▶ **Exercise prompt**
Format the data below as a JSON list of strings, one string per line, with blank lines omitted.

▶ **Stored data**
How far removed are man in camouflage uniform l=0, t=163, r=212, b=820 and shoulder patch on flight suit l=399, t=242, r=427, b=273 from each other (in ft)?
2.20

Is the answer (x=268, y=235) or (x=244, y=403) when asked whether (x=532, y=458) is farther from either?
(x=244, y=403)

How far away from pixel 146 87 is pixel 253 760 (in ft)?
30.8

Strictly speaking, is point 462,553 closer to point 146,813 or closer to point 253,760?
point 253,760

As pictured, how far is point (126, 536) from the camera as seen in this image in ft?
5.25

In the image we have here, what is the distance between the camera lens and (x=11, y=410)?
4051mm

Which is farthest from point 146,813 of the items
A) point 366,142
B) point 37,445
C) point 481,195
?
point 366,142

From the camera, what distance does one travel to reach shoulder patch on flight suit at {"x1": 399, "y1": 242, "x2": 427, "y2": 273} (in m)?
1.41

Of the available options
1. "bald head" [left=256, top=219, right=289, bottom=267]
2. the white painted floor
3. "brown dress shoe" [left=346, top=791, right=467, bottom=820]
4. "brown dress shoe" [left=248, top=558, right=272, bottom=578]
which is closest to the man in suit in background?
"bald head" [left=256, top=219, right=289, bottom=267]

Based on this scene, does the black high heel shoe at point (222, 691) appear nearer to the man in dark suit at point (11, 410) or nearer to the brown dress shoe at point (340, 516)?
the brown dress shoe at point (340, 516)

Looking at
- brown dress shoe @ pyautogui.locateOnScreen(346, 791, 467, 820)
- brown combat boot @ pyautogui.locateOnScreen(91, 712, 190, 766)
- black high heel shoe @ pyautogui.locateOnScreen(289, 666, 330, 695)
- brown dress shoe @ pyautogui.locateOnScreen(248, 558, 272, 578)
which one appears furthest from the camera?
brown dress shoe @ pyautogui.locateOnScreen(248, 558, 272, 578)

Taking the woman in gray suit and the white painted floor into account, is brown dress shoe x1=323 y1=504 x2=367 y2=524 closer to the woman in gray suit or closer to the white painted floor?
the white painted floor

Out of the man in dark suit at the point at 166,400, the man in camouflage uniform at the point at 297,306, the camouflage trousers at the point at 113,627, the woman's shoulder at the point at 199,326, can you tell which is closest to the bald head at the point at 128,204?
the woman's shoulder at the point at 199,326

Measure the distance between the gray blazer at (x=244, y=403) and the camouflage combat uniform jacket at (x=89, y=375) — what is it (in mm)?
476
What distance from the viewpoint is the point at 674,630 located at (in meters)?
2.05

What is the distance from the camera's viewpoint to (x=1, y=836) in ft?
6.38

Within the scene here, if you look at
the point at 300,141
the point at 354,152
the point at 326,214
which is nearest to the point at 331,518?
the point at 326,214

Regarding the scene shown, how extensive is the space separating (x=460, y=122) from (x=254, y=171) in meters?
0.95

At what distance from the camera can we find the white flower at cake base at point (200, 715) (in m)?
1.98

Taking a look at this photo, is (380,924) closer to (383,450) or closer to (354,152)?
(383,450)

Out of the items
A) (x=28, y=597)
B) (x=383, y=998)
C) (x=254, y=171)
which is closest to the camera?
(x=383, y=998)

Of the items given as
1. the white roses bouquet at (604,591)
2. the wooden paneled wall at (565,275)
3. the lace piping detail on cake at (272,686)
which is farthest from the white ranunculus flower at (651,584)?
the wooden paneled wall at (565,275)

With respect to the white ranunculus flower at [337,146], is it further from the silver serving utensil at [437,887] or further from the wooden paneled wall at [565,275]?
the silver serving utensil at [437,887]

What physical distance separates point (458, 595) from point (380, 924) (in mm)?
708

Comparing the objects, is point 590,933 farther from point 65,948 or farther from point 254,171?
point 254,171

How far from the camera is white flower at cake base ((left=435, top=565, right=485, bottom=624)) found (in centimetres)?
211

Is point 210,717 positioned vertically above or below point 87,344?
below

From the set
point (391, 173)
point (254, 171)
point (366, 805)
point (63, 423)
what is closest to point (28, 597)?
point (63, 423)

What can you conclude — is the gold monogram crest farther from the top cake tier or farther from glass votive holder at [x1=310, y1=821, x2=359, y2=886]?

▶ **The result**
[
  "How far removed are man in camouflage uniform l=0, t=163, r=212, b=820 and shoulder patch on flight suit l=399, t=242, r=427, b=273 from each other (in ft)?",
  "2.20",
  "Is the answer (x=268, y=235) or (x=244, y=403) when asked whether (x=532, y=458) is farther from either?",
  "(x=244, y=403)",
  "How far away from pixel 146 87 is pixel 253 760 (in ft)?",
  "30.8",
  "Strictly speaking, is point 462,553 closer to point 146,813 or closer to point 253,760?",
  "point 253,760",
  "As pictured, how far is point (126, 536) from the camera as seen in this image in ft?",
  "5.25",
  "In the image we have here, what is the distance between the camera lens and (x=11, y=410)?",
  "4051mm",
  "Which is farthest from point 146,813 of the items",
  "A) point 366,142",
  "B) point 37,445",
  "C) point 481,195",
  "?",
  "point 366,142",
  "From the camera, what distance does one travel to reach shoulder patch on flight suit at {\"x1\": 399, \"y1\": 242, \"x2\": 427, \"y2\": 273} (in m)?",
  "1.41",
  "Of the available options",
  "1. \"bald head\" [left=256, top=219, right=289, bottom=267]",
  "2. the white painted floor",
  "3. \"brown dress shoe\" [left=346, top=791, right=467, bottom=820]",
  "4. \"brown dress shoe\" [left=248, top=558, right=272, bottom=578]",
  "which is closest to the man in suit in background?",
  "\"bald head\" [left=256, top=219, right=289, bottom=267]",
  "Based on this scene, does the black high heel shoe at point (222, 691) appear nearer to the man in dark suit at point (11, 410) or nearer to the brown dress shoe at point (340, 516)?",
  "the brown dress shoe at point (340, 516)",
  "Looking at",
  "- brown dress shoe @ pyautogui.locateOnScreen(346, 791, 467, 820)",
  "- brown combat boot @ pyautogui.locateOnScreen(91, 712, 190, 766)",
  "- black high heel shoe @ pyautogui.locateOnScreen(289, 666, 330, 695)",
  "- brown dress shoe @ pyautogui.locateOnScreen(248, 558, 272, 578)",
  "which one appears furthest from the camera?",
  "brown dress shoe @ pyautogui.locateOnScreen(248, 558, 272, 578)",
  "Taking the woman in gray suit and the white painted floor into account, is brown dress shoe x1=323 y1=504 x2=367 y2=524 closer to the woman in gray suit or closer to the white painted floor?",
  "the white painted floor",
  "Out of the man in dark suit at the point at 166,400, the man in camouflage uniform at the point at 297,306, the camouflage trousers at the point at 113,627, the woman's shoulder at the point at 199,326, can you tell which is closest to the bald head at the point at 128,204?",
  "the woman's shoulder at the point at 199,326",
  "Measure the distance between the gray blazer at (x=244, y=403) and the camouflage combat uniform jacket at (x=89, y=375) — what is it (in mm)?",
  "476",
  "What distance from the viewpoint is the point at 674,630 located at (in meters)?",
  "2.05",
  "What is the distance from the camera's viewpoint to (x=1, y=836) in ft?",
  "6.38",
  "Within the scene here, if you look at",
  "the point at 300,141",
  "the point at 354,152",
  "the point at 326,214",
  "which is nearest to the point at 331,518?",
  "the point at 326,214",
  "Regarding the scene shown, how extensive is the space separating (x=460, y=122) from (x=254, y=171) in meters?",
  "0.95",
  "At what distance from the camera can we find the white flower at cake base at point (200, 715) (in m)?",
  "1.98",
  "Taking a look at this photo, is (380,924) closer to (383,450) or closer to (354,152)?",
  "(383,450)",
  "Out of the items",
  "A) (x=28, y=597)",
  "B) (x=383, y=998)",
  "C) (x=254, y=171)",
  "which is closest to the camera?",
  "(x=383, y=998)",
  "Of the items given as",
  "1. the white roses bouquet at (604,591)",
  "2. the wooden paneled wall at (565,275)",
  "3. the lace piping detail on cake at (272,686)",
  "which is farthest from the white ranunculus flower at (651,584)?",
  "the wooden paneled wall at (565,275)",
  "With respect to the white ranunculus flower at [337,146], is it further from the silver serving utensil at [437,887] or further from the wooden paneled wall at [565,275]?",
  "the silver serving utensil at [437,887]",
  "What physical distance separates point (458, 595) from point (380, 924) (in mm)?",
  "708",
  "Comparing the objects, is point 590,933 farther from point 65,948 or farther from point 254,171?",
  "point 254,171",
  "How far from the camera is white flower at cake base ((left=435, top=565, right=485, bottom=624)) found (in centimetres)?",
  "211",
  "Is point 210,717 positioned vertically above or below point 87,344?",
  "below",
  "From the set",
  "point (391, 173)",
  "point (254, 171)",
  "point (366, 805)",
  "point (63, 423)",
  "what is closest to point (28, 597)?",
  "point (63, 423)",
  "What can you conclude — is the gold monogram crest farther from the top cake tier or farther from glass votive holder at [x1=310, y1=821, x2=359, y2=886]?"
]